De werkgelegenheid creatief aanpakken?

Formateur Guy Verhofstadt stelt twee kernwoorden voor de toekomst van België: creativiteit en solidariteit. Vooral twee selectieve lastenverlagingen (750 miljoen euro in 2004 en opnieuw 750 miljoen euro in 2005) moeten helpen om 200.000 jobs te creëren. Tegen het einde van de regeerperiode moeten er 4,4 miljoen banen zijn. De lastenverlaging zou worden toegekend aan vijf doelgroepen: laaggeschoolden (onder wie jongeren), deeltijdse banen, kenniswerkers, ouderen en werknemers in de zorgsector. Hierbij wil men de zogenaamde patronale bijdragen aan de sociale zekerheid afschaffen. De patronale bijdrage is echter het onrechtstreekse of sociale loon van elke arbeider of bediende dat naar de sociale zekerheid gaat! De benaming patronale lasten is daarom totaal ongerechtvaardigd.

Veel creativiteit vinden we hier alvast niet terug. Het is allemaal lastenverlagingen wat de klok slaat. Alle actoren op het politieke veld, ook de socialisten, delen de analyse dat het probleem van de werkloosheid een probleem van een productiviteitskloof is. Veel arbeid zou in verhouding tot haar toegevoegde economische waarde structureel te duur zijn in continentaal Europa. Dit zou vooral te wijten zijn aan de hoge minimumlonen. Verder kennen de Europese landen sterk uitgebouwde welvaartsstaten die gefinancierd worden door sociale bijdragen op de lonen. Deze twee factoren, de hoge feitelijke minimumlonen en de hoge parafiscale druk, zouden aan de basis liggen van de relatief zwakke effectieve vraag naar lagergeschoolde arbeid. Om de vraag naar laaggeschoolde arbeid te stimuleren, wordt heil verwacht van maatregelen zoals structurele lastenverlagingen, tijdelijke aanwervingssubsidies en afdrachtskortingen enzovoort.

Enkel de mate waarin zo’n lastenverlaging wordt doorgevoerd en de manier waarop zorgt nog voor discussies tussen de partijen. Ze zijn het er verder wel allemaal over eens dat onze lonen te hoog zijn en dat wij te veel sociaal beschermd zijn. Het is maar dat we het weten!

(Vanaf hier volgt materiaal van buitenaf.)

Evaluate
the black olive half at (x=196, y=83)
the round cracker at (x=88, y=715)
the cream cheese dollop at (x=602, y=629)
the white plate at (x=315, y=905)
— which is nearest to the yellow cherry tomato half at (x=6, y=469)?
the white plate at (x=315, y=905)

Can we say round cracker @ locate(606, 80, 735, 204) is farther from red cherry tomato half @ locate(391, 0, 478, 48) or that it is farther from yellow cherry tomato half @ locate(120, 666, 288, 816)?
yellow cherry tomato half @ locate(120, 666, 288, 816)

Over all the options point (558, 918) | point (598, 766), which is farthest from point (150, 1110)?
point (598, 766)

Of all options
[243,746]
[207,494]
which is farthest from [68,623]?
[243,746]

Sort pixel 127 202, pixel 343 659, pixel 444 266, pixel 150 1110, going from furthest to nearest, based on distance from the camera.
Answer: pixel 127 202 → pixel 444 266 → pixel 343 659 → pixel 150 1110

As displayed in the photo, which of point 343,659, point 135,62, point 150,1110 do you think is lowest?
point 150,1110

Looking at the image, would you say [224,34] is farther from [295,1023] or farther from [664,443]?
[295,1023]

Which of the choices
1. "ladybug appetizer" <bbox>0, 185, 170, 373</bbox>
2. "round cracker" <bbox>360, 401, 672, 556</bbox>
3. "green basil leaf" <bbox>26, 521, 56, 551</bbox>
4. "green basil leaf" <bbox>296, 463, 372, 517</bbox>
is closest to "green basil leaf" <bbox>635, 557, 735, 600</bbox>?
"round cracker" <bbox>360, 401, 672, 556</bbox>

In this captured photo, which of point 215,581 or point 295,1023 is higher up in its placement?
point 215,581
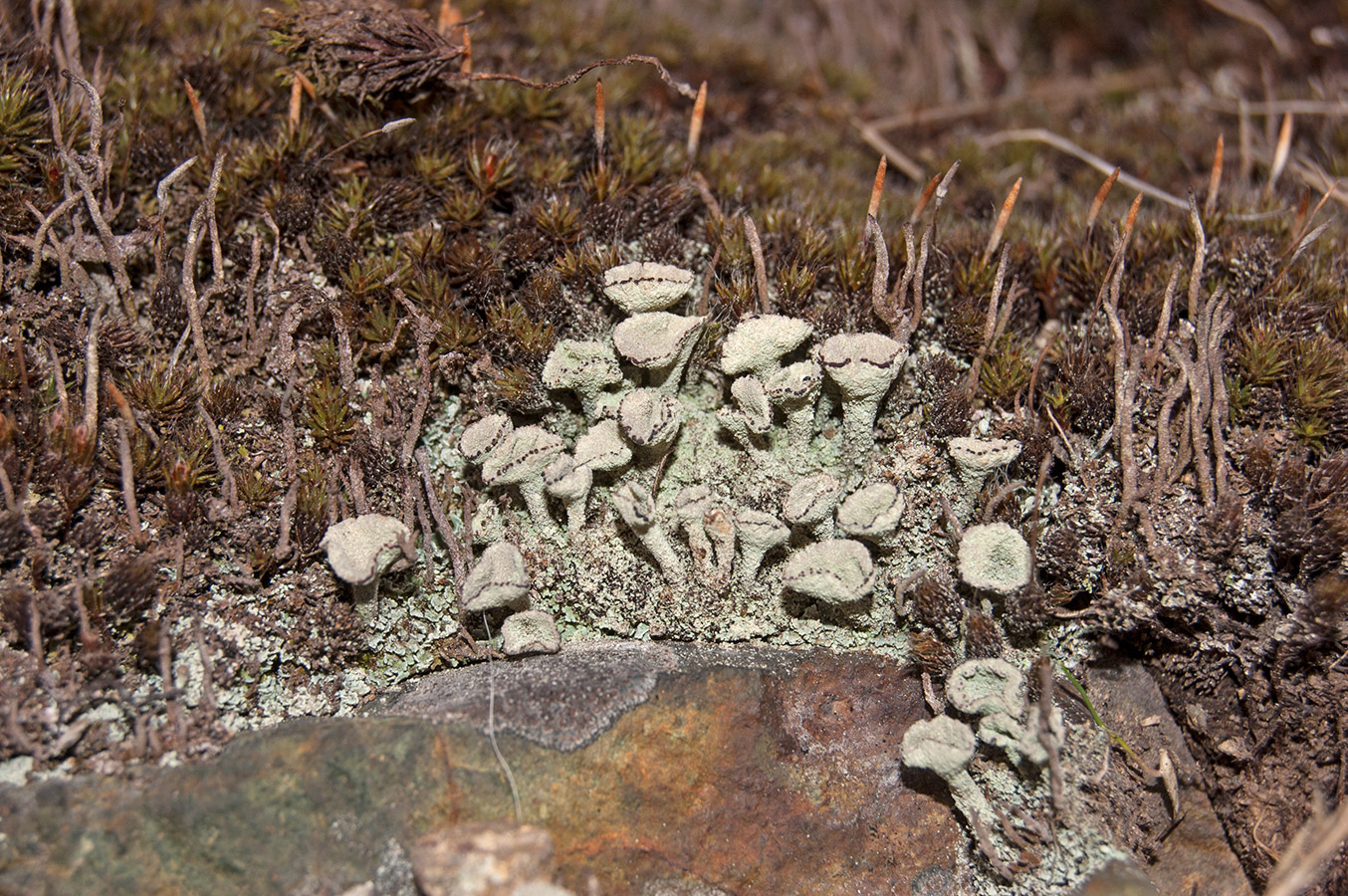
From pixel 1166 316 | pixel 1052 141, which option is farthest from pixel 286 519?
pixel 1052 141

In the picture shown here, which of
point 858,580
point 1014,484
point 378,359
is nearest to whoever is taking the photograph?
point 858,580

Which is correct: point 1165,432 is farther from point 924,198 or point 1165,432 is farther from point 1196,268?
point 924,198

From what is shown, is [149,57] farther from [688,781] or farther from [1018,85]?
[1018,85]

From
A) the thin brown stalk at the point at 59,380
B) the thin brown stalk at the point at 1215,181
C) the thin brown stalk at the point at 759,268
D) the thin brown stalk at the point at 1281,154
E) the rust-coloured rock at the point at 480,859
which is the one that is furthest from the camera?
the thin brown stalk at the point at 1281,154

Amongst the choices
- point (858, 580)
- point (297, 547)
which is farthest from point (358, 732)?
point (858, 580)

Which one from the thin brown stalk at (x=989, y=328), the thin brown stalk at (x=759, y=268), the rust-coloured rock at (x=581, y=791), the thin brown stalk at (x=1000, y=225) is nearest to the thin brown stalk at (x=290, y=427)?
the rust-coloured rock at (x=581, y=791)

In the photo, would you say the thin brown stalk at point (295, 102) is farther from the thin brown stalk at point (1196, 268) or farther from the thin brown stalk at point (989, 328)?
the thin brown stalk at point (1196, 268)

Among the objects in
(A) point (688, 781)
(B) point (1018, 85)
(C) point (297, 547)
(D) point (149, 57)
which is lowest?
(A) point (688, 781)

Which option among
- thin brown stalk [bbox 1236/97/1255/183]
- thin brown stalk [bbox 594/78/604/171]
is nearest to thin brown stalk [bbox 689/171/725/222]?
thin brown stalk [bbox 594/78/604/171]
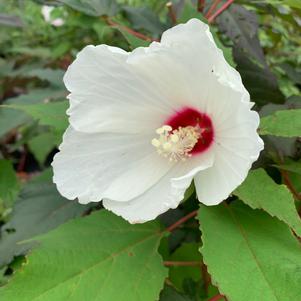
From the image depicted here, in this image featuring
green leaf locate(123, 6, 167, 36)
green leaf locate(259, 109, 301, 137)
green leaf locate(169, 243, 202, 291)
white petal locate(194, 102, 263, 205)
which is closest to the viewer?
white petal locate(194, 102, 263, 205)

Lastenverlagingen: een kwestie van solidariteit?

Aangezien alle partijen ons vertellen dat de bedrijven niet meer willen investeren in onze regio omdat wij te veel verdienen en wij te veel sociaal beschermd zijn, roept men de mensen op om solidair te zijn. Vooral de werkende mensen moeten hun eisen matigen om de tewerkstelling en de welvaart overeind te houden. Hierbij vertelt men ons dus niet alleen dat wij te veel verdienen en te veel sociaal beschermd zijn maar ook dat de bedrijven voor meer tewerkstelling en voor meer welvaart zullen zorgen als wij minder verdienen en minder sociaal beschermd zijn. Dat is een op zijn minst gezegd krasse redenering die nader onderzoek verdient.

Zo lijkt het ons interessant om eens te kijken wat de sociale wetenschap over deze problematiek te vertellen heeft. Onze regering voert immers reeds geruime tijd een beleid van loonlastenverlaging en het is net die sociale wetenschap die het beleid evalueert en een wetenschappelijke fundering geeft.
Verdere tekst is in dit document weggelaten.